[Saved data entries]
▽
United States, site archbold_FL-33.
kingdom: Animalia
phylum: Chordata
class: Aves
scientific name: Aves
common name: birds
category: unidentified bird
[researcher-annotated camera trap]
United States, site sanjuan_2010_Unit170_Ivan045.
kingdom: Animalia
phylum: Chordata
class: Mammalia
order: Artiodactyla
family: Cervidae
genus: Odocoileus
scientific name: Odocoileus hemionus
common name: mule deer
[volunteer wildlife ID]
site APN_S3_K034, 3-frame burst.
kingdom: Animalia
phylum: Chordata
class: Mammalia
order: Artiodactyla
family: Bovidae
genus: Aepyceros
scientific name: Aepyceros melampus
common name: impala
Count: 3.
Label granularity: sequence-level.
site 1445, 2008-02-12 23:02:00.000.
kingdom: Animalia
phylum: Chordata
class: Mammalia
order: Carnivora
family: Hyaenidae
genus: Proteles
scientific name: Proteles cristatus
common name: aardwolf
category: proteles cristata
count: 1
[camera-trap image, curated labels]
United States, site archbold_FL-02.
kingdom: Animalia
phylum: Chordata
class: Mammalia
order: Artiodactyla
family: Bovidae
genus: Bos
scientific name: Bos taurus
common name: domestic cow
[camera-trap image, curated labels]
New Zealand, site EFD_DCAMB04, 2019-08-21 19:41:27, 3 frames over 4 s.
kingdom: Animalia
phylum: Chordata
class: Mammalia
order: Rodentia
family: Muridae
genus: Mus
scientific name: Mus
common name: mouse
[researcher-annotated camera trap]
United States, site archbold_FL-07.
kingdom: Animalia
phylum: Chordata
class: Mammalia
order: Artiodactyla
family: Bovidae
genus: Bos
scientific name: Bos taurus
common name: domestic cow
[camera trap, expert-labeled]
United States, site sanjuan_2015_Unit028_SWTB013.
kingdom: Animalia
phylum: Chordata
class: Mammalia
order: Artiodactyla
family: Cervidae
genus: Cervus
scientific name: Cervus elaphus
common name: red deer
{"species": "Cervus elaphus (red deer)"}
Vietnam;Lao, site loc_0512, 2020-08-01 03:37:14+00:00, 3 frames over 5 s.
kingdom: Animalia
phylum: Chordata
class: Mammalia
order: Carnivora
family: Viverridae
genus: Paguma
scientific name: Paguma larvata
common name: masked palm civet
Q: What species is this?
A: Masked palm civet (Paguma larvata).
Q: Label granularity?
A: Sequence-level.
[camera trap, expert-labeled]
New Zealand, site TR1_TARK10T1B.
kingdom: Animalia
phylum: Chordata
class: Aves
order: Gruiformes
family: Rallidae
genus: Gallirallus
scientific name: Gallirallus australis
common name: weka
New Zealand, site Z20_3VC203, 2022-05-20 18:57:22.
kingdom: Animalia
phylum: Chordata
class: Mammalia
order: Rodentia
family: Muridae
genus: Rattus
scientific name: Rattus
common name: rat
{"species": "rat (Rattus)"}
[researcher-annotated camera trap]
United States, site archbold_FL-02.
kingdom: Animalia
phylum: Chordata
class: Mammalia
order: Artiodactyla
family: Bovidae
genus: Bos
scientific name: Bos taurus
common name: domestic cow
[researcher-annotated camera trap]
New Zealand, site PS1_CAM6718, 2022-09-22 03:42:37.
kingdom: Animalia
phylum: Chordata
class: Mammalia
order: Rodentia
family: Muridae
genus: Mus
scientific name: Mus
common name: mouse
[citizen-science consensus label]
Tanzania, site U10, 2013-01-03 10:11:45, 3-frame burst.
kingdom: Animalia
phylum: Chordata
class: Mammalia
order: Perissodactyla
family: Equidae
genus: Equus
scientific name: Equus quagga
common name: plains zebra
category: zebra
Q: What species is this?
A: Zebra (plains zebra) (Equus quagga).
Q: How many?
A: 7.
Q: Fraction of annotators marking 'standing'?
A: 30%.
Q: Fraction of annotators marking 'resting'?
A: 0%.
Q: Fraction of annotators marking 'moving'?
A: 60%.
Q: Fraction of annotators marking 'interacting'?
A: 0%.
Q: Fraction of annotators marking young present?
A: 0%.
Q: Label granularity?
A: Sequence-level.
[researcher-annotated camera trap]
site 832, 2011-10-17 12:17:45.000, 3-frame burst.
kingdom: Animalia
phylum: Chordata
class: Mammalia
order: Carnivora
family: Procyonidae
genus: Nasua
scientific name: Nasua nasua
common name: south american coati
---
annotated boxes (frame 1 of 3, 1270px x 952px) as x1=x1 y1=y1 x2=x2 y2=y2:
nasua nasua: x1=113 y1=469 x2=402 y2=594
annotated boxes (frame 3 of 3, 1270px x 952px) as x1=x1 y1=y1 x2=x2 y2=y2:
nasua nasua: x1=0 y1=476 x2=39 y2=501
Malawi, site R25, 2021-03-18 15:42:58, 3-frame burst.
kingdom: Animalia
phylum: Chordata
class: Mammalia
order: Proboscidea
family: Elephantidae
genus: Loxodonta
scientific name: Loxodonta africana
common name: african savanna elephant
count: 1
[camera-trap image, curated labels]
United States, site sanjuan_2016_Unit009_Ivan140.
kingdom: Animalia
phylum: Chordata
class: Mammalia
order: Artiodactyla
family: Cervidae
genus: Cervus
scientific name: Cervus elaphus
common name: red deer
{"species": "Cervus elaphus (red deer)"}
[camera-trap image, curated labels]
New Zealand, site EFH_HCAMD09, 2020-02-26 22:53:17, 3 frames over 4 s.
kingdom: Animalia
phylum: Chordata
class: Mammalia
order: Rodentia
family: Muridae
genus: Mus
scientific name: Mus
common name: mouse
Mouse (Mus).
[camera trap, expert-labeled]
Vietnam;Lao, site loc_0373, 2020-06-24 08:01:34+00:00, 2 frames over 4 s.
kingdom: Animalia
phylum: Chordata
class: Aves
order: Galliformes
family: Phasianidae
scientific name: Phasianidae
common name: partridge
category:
△
_What needs to be done_.
The expected output is each line of the records above that includes the word "over".

_Answer for this exercise_.
New Zealand, site EFD_DCAMB04, 2019-08-21 19:41:27, 3 frames over 4 s.
Vietnam;Lao, site loc_0512, 2020-08-01 03:37:14+00:00, 3 frames over 5 s.
New Zealand, site EFH_HCAMD09, 2020-02-26 22:53:17, 3 frames over 4 s.
Vietnam;Lao, site loc_0373, 2020-06-24 08:01:34+00:00, 2 frames over 4 s.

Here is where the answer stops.